**What to do:** Arrange every line of the rows below as a Markdown table with the columns "No." and "Line", numbering the lines in order and omitting blank ones. Leave the pictures out.

**Material provided:**
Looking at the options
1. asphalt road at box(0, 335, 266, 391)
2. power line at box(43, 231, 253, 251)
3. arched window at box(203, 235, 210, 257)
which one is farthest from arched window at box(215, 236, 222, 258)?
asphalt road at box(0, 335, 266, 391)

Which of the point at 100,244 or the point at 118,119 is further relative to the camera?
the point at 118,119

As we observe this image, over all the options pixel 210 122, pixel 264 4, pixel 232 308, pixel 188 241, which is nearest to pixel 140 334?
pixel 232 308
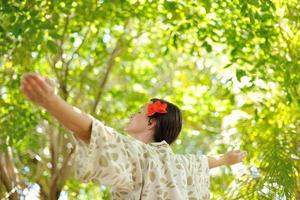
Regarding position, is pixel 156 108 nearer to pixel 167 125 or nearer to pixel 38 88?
pixel 167 125

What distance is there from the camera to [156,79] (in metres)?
9.27

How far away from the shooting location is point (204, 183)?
3152 mm

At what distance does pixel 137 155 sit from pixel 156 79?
6647 mm

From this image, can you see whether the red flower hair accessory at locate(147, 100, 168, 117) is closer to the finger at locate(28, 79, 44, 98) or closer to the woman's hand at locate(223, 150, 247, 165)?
the woman's hand at locate(223, 150, 247, 165)

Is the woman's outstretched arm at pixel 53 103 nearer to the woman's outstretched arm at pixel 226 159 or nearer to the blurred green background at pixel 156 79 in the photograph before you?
the woman's outstretched arm at pixel 226 159

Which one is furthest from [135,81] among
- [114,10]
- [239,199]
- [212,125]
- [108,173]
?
[108,173]

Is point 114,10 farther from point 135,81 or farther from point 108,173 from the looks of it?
point 108,173

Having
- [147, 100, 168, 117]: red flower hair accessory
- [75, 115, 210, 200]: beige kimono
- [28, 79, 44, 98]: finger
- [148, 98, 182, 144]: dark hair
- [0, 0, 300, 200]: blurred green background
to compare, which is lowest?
[75, 115, 210, 200]: beige kimono

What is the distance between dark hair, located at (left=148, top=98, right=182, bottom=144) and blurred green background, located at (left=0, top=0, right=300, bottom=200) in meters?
1.43

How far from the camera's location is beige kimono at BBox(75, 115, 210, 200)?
2.44 m

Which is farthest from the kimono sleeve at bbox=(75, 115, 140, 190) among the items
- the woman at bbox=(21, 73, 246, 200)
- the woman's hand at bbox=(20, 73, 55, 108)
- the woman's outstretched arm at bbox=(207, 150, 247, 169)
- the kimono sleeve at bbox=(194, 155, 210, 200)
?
the woman's outstretched arm at bbox=(207, 150, 247, 169)

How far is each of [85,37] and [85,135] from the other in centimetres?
475

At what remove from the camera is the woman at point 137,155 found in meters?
2.21

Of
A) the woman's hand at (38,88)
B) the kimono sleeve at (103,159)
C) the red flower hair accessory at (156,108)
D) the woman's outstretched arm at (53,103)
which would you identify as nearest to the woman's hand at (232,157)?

**Result of the exercise:**
| No. | Line |
|---|---|
| 1 | Looking at the options |
| 2 | 1. asphalt road at box(0, 335, 266, 391) |
| 3 | 2. power line at box(43, 231, 253, 251) |
| 4 | 3. arched window at box(203, 235, 210, 257) |
| 5 | which one is farthest from arched window at box(215, 236, 222, 258)? |
| 6 | asphalt road at box(0, 335, 266, 391) |
| 7 | Which of the point at 100,244 or the point at 118,119 is further relative to the camera? |
| 8 | the point at 118,119 |
| 9 | As we observe this image, over all the options pixel 210 122, pixel 264 4, pixel 232 308, pixel 188 241, which is nearest to pixel 140 334? |
| 10 | pixel 232 308 |
| 11 | Regarding position, is pixel 156 108 nearer to pixel 167 125 or nearer to pixel 38 88? |
| 12 | pixel 167 125 |
| 13 | What distance is there from the camera to [156,79] (in metres)? |
| 14 | 9.27 |
| 15 | How far away from the shooting location is point (204, 183)? |
| 16 | 3152 mm |
| 17 | At what distance does pixel 137 155 sit from pixel 156 79? |
| 18 | 6647 mm |
| 19 | From this image, can you see whether the red flower hair accessory at locate(147, 100, 168, 117) is closer to the finger at locate(28, 79, 44, 98) or closer to the woman's hand at locate(223, 150, 247, 165)? |
| 20 | the woman's hand at locate(223, 150, 247, 165) |
| 21 | Is the woman's outstretched arm at pixel 53 103 nearer to the woman's outstretched arm at pixel 226 159 or nearer to the blurred green background at pixel 156 79 in the photograph before you? |
| 22 | the woman's outstretched arm at pixel 226 159 |
| 23 | Which one is furthest from [135,81] among |
| 24 | - [114,10] |
| 25 | - [239,199] |
| 26 | - [212,125] |
| 27 | - [108,173] |
| 28 | ? |
| 29 | [108,173] |
| 30 | Is point 114,10 farther from point 135,81 or farther from point 108,173 from the looks of it? |
| 31 | point 108,173 |
| 32 | Having |
| 33 | - [147, 100, 168, 117]: red flower hair accessory |
| 34 | - [75, 115, 210, 200]: beige kimono |
| 35 | - [28, 79, 44, 98]: finger |
| 36 | - [148, 98, 182, 144]: dark hair |
| 37 | - [0, 0, 300, 200]: blurred green background |
| 38 | to compare, which is lowest? |
| 39 | [75, 115, 210, 200]: beige kimono |
| 40 | What is the distance between dark hair, located at (left=148, top=98, right=182, bottom=144) and blurred green background, located at (left=0, top=0, right=300, bottom=200) in meters? |
| 41 | 1.43 |
| 42 | How far from the camera's location is beige kimono at BBox(75, 115, 210, 200)? |
| 43 | 2.44 m |
| 44 | Which is farthest from the kimono sleeve at bbox=(75, 115, 140, 190) among the items |
| 45 | - the woman at bbox=(21, 73, 246, 200) |
| 46 | - the woman's hand at bbox=(20, 73, 55, 108) |
| 47 | - the woman's outstretched arm at bbox=(207, 150, 247, 169) |
| 48 | - the kimono sleeve at bbox=(194, 155, 210, 200) |
| 49 | ? |
| 50 | the woman's outstretched arm at bbox=(207, 150, 247, 169) |
| 51 | How far is each of [85,37] and [85,135] from the other in centimetres? |
| 52 | 475 |
| 53 | At what remove from the camera is the woman at point 137,155 found in meters? |
| 54 | 2.21 |
| 55 | Of |
| 56 | A) the woman's hand at (38,88) |
| 57 | B) the kimono sleeve at (103,159) |
| 58 | C) the red flower hair accessory at (156,108) |
| 59 | D) the woman's outstretched arm at (53,103) |
| 60 | which would you identify as nearest to the woman's hand at (232,157)? |